No group has claimed responsibility for the blast. The region’s dominant group Hizbul Mujahedeen this month criticized attacks by militants in crowded places and urged other groups to refrain from such actions.
Meanwhile, armed militants barged into the house of a man named Mohammed Shafi in southern Rajouri district and beheaded him, police said. His son and daughter were also beheaded minutes after his killing.

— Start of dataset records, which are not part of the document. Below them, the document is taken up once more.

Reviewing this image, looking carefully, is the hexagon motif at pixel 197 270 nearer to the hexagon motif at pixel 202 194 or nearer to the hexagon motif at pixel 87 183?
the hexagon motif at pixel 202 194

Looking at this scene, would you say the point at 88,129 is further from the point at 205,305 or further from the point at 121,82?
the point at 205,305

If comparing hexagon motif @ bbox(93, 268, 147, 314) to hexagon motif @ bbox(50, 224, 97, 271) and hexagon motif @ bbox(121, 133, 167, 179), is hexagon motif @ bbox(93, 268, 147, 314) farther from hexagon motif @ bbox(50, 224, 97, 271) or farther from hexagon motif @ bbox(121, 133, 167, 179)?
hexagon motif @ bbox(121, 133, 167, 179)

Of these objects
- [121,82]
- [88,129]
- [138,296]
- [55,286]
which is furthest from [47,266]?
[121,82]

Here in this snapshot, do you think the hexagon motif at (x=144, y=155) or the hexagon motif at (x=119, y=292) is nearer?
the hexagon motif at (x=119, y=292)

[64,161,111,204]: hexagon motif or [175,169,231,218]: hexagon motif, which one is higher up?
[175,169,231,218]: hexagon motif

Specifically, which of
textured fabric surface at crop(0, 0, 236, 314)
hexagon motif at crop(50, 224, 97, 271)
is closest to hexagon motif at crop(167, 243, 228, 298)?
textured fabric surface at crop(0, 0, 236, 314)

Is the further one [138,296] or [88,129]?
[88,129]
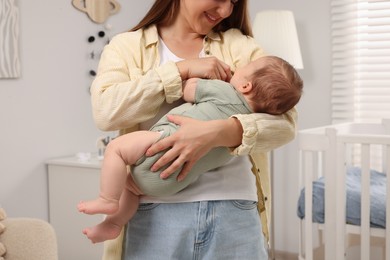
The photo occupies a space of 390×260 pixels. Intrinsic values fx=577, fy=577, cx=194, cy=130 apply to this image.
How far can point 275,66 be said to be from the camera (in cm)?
127

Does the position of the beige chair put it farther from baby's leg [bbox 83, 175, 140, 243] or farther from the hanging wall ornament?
the hanging wall ornament

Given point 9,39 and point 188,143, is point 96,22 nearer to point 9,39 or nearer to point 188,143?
point 9,39

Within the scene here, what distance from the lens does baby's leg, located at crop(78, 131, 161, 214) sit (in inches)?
45.4

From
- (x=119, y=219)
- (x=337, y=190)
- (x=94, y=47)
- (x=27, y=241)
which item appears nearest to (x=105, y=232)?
(x=119, y=219)

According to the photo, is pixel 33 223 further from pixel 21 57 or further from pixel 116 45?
pixel 21 57

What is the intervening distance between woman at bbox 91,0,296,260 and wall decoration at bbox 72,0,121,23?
1.95 meters

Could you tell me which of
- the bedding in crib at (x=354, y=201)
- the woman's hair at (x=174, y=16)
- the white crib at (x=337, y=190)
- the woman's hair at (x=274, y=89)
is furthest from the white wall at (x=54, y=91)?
the woman's hair at (x=274, y=89)

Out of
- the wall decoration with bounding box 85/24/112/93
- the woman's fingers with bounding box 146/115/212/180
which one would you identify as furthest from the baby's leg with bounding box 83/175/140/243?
the wall decoration with bounding box 85/24/112/93

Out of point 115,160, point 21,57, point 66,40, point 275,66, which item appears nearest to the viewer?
point 115,160

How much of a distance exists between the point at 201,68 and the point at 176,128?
14 centimetres

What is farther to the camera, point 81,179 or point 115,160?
point 81,179

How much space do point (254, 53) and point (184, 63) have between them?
203 millimetres

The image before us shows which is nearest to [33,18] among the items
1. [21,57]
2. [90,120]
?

Police believe the three were killed on suspicion of working for Indian troops.
In the Marood area of Rajouri district, Indian troops shot dead three people during a fierce gunfight overnight, police said, adding two security force personnel were injured in the fighting.
In southern Doda district gunmen shot dead a woman overnight after accusing her of being a police informer, police said, adding two militants died in inter-group rivalry in the same district.
Police said an ice-cream seller was killed by suspected militants who slit his throat in southern Pulwama district. In further violence, Indian troops shot dead two people in northern Baramulla and Kupwara districts overnight, one of them along the de facto border between India and Pakistan. Thousands of people have died in Kashmir since the eruption of anti-Indian uprising in the region 15 years ago.